Data excerpts below:

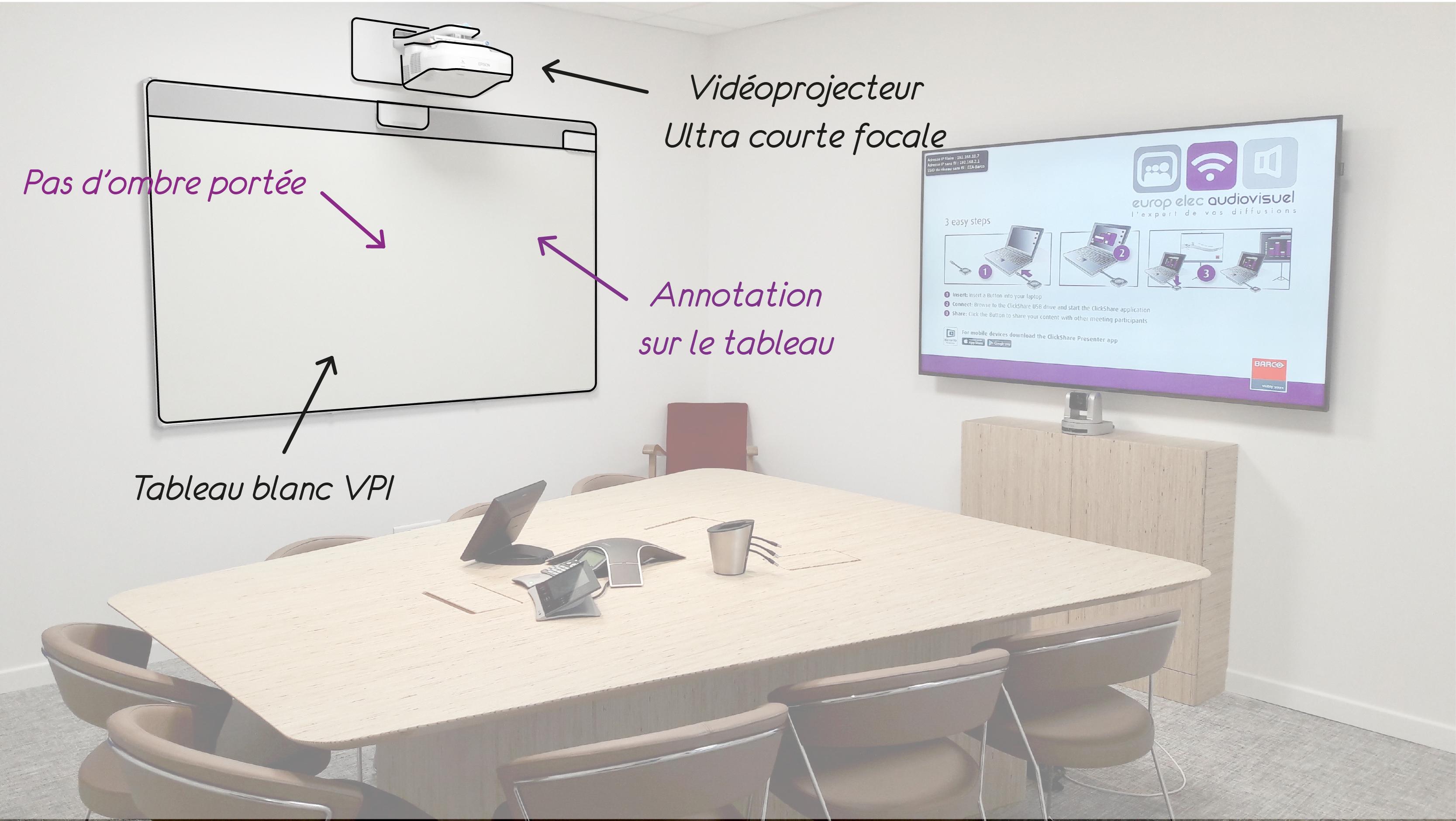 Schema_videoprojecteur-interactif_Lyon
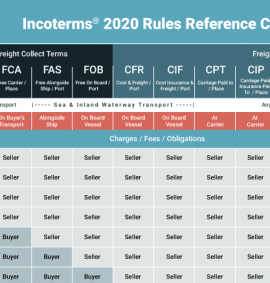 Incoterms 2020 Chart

End of Data excerpts.
Data excerpts below:

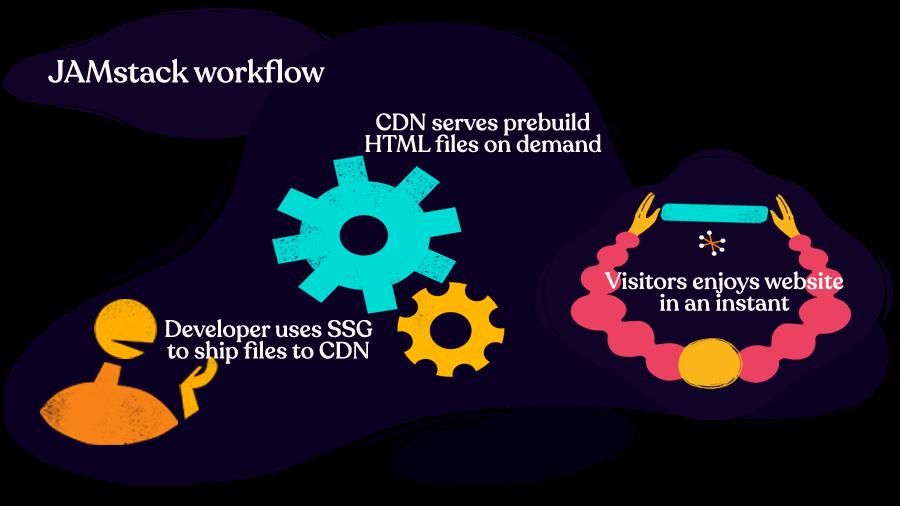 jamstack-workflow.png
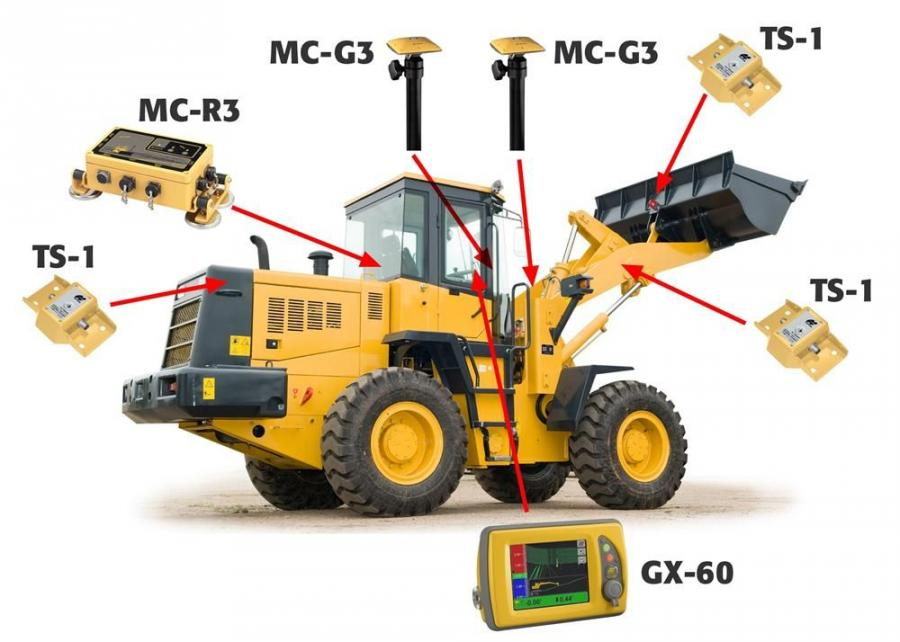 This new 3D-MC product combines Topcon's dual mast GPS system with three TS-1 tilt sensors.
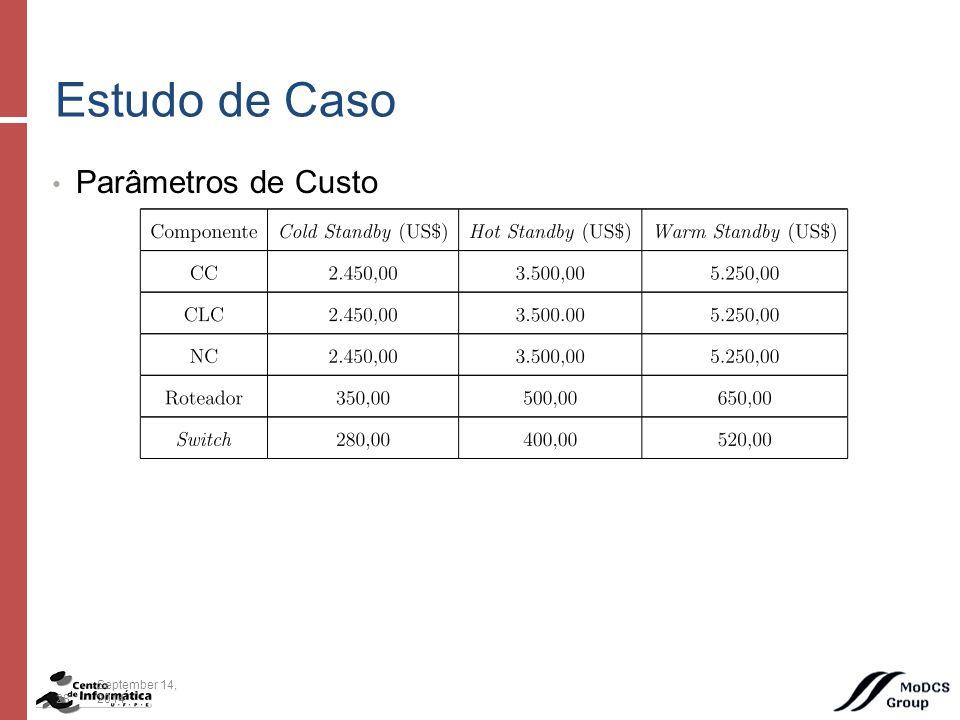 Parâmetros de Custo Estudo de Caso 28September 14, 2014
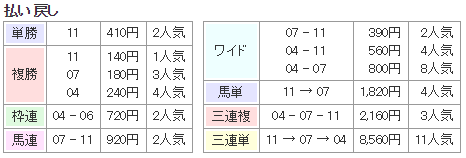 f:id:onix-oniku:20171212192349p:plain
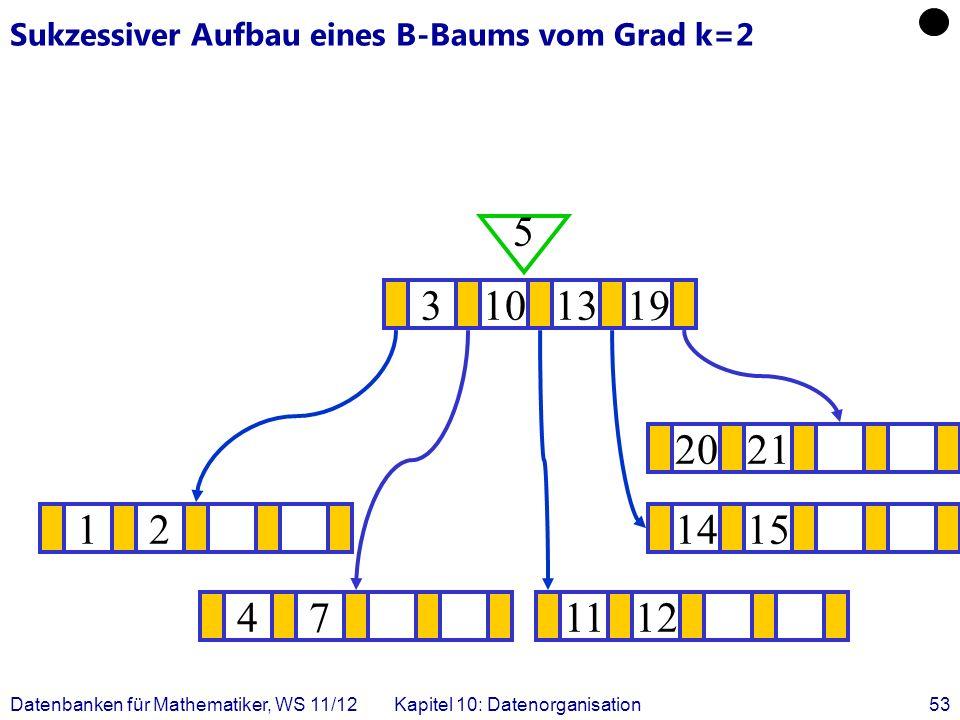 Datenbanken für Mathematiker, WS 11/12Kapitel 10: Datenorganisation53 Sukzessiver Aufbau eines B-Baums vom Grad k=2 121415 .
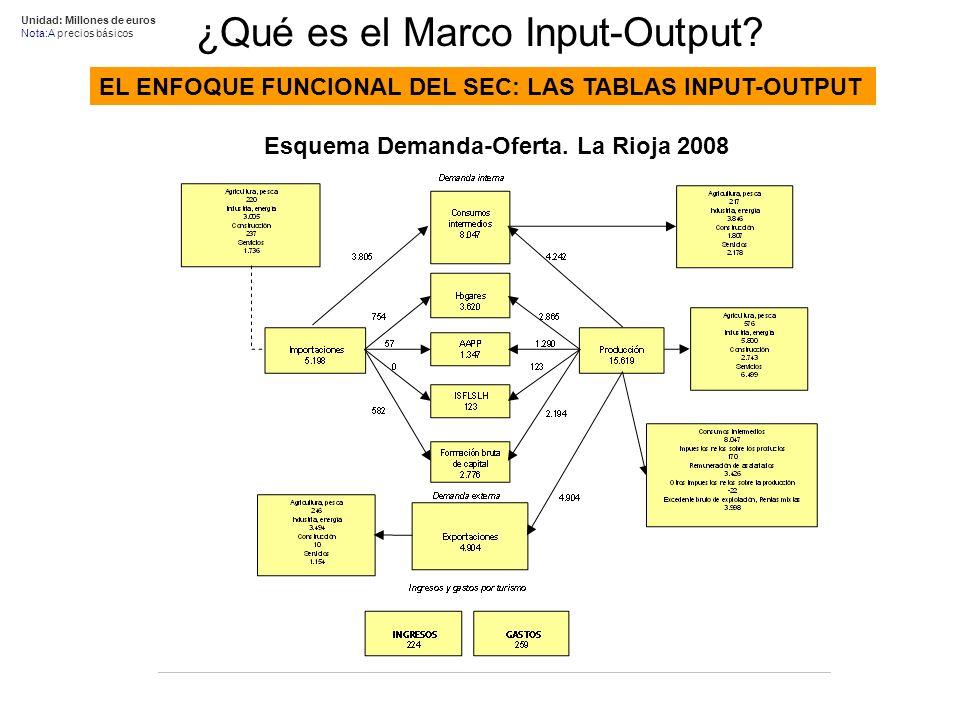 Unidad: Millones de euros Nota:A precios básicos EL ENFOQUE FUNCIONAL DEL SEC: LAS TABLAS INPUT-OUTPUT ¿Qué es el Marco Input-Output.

End of Data excerpts.

Beginning at the line that has "Schema_videoprojecteur-interactif_Lyon" and ending at the line that has "Incoterms 2020 Chart", restate the listing above word for word, pictures left out.

> _Solution_
 Schema_videoprojecteur-interactif_Lyon
 Incoterms 2020 Chart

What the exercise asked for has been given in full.